─── Extrait du document
Autre difficulté posée par le projet de code déposé en 1993, il possédait quelques imperfections mineures mais très lacunaires :
• Les dispositions concernant l'affichage et la publicité avaient été insérées dans le livre Ier, qui contient les règles applicables à l'ensemble des moyens de communication. Or, l'affichage est en fait un mode de communication spécifique, auquel il convient de réserver un livre particulier, à l'égal de ce qui est prévu pour l'écrit, l'audiovisuel ou le cinéma.
• La présence dans le livre Ier de dispositions relatives à l'emploi de la langue française était également problématique, dans la mesure où le champ d'application était beaucoup plus vaste que celui du code proprement dit.
• Le régime des agences de presse figurait dans le livre consacré à l'écrit. Or, une part importante de l'activité de ces organismes s'exerce dans le domaine audiovisuel.
• Le livre III consacré à l'audiovisuel omettait des dispositions techniques relatives notamment à l'installation des antennes de réception pour la télévision.
• Le code ne comporte aucune disposition concernant les territoires d’outre-mer et la collectivité territoriale de Mayotte. Cela conduisait à ne pas abroger complètement les textes codifiés puisqu'il était nécessaire de les maintenir en vigueur en tant qu'ils restaient applicables outre-mer.
Le projet de 1996
Le 30 octobre 1996, le gouvernement dépose au bureau du Sénat un second projet de loi portant sur le code de la communication et du cinéma. Le projet de code reprenait pour l’essentiel le plan de 1993 en codifiant également les dispositions relatives à l’outre mer. Comme en 1993, le projet de code n’a jamais été inscrit à l’ordre du jour. Cette fois, le projet n’a pas été « examiné, sans doute en raison de la grande sensibilité politique des matières qu’il traite, de l’instabilité chronique du droit de l’audiovisuel et à l’inverse du caractère symbolique de la grand e loi de 1881 sur la presse à laquelle les milieux intéressés demeurent très attachés malgré les modifications profondes et nombreuses qu’elle a subies en un siècle ».
──────
**À faire:** Recopiez en entier, sans rien changer, le passage sur les projets de code de 1993 et de 1996. Servez-vous seulement du passage ci-dessus.
─── Données fournies
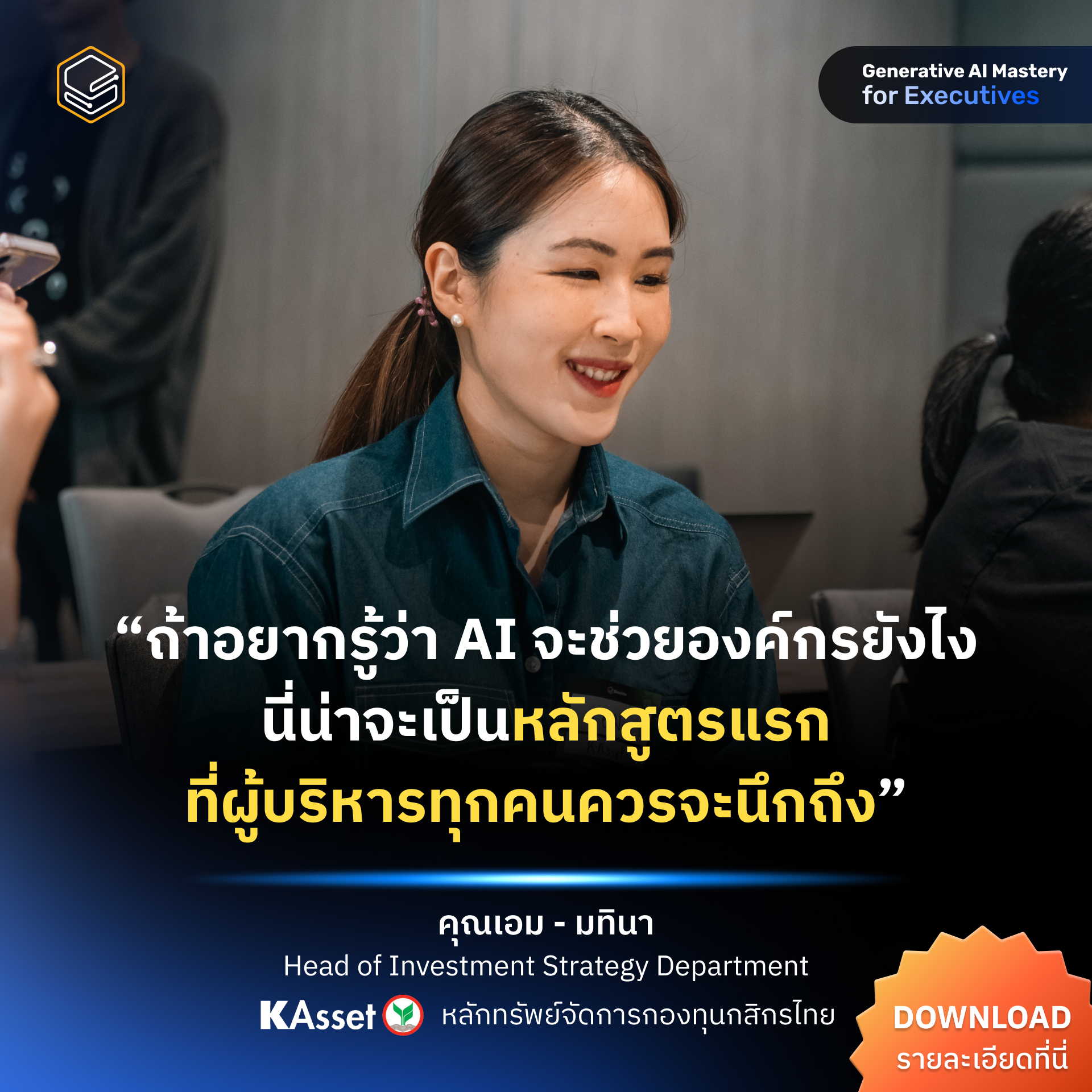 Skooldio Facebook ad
──────
─── Données fournies
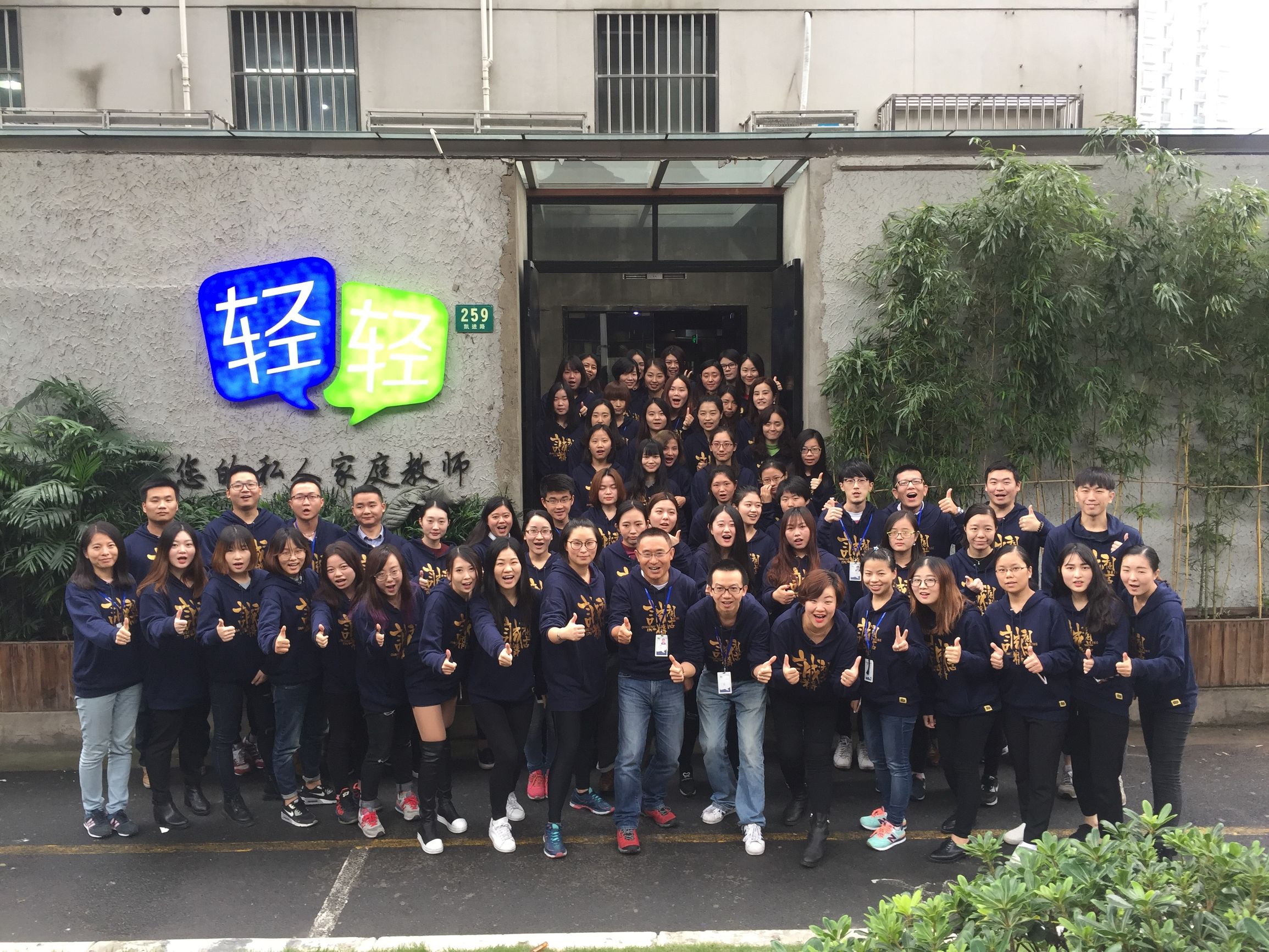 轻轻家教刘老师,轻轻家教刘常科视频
──────
**Votre réponse:**
Autre difficulté posée par le projet de code déposé en 1993, il possédait quelques imperfections mineures mais très lacunaires :
• Les dispositions concernant l'affichage et la publicité avaient été insérées dans le livre Ier, qui contient les règles applicables à l'ensemble des moyens de communication. Or, l'affichage est en fait un mode de communication spécifique, auquel il convient de réserver un livre particulier, à l'égal de ce qui est prévu pour l'écrit, l'audiovisuel ou le cinéma.
• La présence dans le livre Ier de dispositions relatives à l'emploi de la langue française était également problématique, dans la mesure où le champ d'application était beaucoup plus vaste que celui du code proprement dit.
• Le régime des agences de presse figurait dans le livre consacré à l'écrit. Or, une part importante de l'activité de ces organismes s'exerce dans le domaine audiovisuel.
• Le livre III consacré à l'audiovisuel omettait des dispositions techniques relatives notamment à l'installation des antennes de réception pour la télévision.
• Le code ne comporte aucune disposition concernant les territoires d’outre-mer et la collectivité territoriale de Mayotte. Cela conduisait à ne pas abroger complètement les textes codifiés puisqu'il était nécessaire de les maintenir en vigueur en tant qu'ils restaient applicables outre-mer.
Le projet de 1996
Le 30 octobre 1996, le gouvernement dépose au bureau du Sénat un second projet de loi portant sur le code de la communication et du cinéma. Le projet de code reprenait pour l’essentiel le plan de 1993 en codifiant également les dispositions relatives à l’outre mer. Comme en 1993, le projet de code n’a jamais été inscrit à l’ordre du jour. Cette fois, le projet n’a pas été « examiné, sans doute en raison de la grande sensibilité politique des matières qu’il traite, de l’instabilité chronique du droit de l’audiovisuel et à l’inverse du caractère symbolique de la grand e loi de 1881 sur la presse à laquelle les milieux intéressés demeurent très attachés malgré les modifications profondes et nombreuses qu’elle a subies en un siècle ».